Top of RECORD EXTRACTS

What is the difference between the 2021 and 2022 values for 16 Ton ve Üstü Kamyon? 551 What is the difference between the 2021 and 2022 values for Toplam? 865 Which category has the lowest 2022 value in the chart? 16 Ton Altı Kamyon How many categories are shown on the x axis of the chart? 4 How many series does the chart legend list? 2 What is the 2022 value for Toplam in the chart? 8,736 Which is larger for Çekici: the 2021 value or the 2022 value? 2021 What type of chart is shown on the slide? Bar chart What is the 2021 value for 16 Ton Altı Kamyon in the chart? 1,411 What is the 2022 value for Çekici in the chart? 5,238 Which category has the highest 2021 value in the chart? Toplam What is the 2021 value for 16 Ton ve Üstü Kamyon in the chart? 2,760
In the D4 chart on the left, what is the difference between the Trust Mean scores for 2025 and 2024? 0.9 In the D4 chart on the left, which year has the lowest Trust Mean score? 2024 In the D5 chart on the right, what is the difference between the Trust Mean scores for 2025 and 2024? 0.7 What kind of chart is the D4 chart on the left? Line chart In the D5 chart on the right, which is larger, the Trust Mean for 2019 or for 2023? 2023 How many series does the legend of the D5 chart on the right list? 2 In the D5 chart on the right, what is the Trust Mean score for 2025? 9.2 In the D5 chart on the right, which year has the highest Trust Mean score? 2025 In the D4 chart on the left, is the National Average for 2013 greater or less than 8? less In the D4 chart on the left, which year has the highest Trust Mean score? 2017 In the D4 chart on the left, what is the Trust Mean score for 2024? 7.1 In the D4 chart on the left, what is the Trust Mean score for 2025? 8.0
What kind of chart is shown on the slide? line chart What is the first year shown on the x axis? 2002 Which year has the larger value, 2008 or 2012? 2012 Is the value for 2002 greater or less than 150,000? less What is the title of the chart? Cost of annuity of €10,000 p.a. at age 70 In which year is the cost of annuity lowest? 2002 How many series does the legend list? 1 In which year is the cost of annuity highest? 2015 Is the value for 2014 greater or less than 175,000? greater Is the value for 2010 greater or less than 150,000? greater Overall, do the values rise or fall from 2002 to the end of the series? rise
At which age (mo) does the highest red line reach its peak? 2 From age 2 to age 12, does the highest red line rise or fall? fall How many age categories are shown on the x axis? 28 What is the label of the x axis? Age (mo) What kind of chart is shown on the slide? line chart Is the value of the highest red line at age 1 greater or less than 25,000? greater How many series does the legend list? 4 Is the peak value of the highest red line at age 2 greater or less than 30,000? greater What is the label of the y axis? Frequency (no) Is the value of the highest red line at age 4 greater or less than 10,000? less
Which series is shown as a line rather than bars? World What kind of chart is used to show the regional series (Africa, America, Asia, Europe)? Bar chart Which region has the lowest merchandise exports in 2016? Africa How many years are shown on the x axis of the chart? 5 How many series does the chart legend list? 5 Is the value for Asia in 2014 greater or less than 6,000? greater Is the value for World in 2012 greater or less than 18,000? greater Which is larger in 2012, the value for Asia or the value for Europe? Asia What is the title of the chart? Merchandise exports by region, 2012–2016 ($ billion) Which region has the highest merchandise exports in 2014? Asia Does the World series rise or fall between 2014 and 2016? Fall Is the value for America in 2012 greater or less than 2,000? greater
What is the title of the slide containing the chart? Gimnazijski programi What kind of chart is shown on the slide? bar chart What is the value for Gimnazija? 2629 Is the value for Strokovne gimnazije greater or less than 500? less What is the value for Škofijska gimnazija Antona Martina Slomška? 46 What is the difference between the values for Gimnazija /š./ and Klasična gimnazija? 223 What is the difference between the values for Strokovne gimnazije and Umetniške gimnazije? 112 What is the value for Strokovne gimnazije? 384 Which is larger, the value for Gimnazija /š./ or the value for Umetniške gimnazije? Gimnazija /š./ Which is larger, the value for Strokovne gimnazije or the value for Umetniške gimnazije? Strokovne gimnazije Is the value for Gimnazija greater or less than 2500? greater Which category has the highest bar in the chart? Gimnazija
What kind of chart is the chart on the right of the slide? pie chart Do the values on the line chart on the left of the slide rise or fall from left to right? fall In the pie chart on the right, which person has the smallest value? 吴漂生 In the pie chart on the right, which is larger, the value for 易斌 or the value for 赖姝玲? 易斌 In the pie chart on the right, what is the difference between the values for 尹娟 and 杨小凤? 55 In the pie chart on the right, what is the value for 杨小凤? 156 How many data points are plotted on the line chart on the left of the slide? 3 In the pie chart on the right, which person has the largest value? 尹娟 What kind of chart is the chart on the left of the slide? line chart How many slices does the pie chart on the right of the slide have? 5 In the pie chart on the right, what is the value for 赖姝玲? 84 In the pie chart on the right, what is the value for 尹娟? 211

Bottom of RECORD EXTRACTS

* _REQUIREMENT_
Please output everything from the start of the rows down to and including the line that contains "In the D4 chart on the left, what is the difference" as a numbered list, leaving out any blank lines.

* _EXERCISE RESPONSE_
1. What is the difference between the 2021 and 2022 values for 16 Ton ve Üstü Kamyon? 551 What is the difference between the 2021 and 2022 values for Toplam? 865 Which category has the lowest 2022 value in the chart? 16 Ton Altı Kamyon How many categories are shown on the x axis of the chart? 4 How many series does the chart legend list? 2 What is the 2022 value for Toplam in the chart? 8,736 Which is larger for Çekici: the 2021 value or the 2022 value? 2021 What type of chart is shown on the slide? Bar chart What is the 2021 value for 16 Ton Altı Kamyon in the chart? 1,411 What is the 2022 value for Çekici in the chart? 5,238 Which category has the highest 2021 value in the chart? Toplam What is the 2021 value for 16 Ton ve Üstü Kamyon in the chart? 2,760
2. In the D4 chart on the left, what is the difference between the Trust Mean scores for 2025 and 2024? 0.9 In the D4 chart on the left, which year has the lowest Trust Mean score? 2024 In the D5 chart on the right, what is the difference between the Trust Mean scores for 2025 and 2024? 0.7 What kind of chart is the D4 chart on the left? Line chart In the D5 chart on the right, which is larger, the Trust Mean for 2019 or for 2023? 2023 How many series does the legend of the D5 chart on the right list? 2 In the D5 chart on the right, what is the Trust Mean score for 2025? 9.2 In the D5 chart on the right, which year has the highest Trust Mean score? 2025 In the D4 chart on the left, is the National Average for 2013 greater or less than 8? less In the D4 chart on the left, which year has the highest Trust Mean score? 2017 In the D4 chart on the left, what is the Trust Mean score for 2024? 7.1 In the D4 chart on the left, what is the Trust Mean score for 2025? 8.0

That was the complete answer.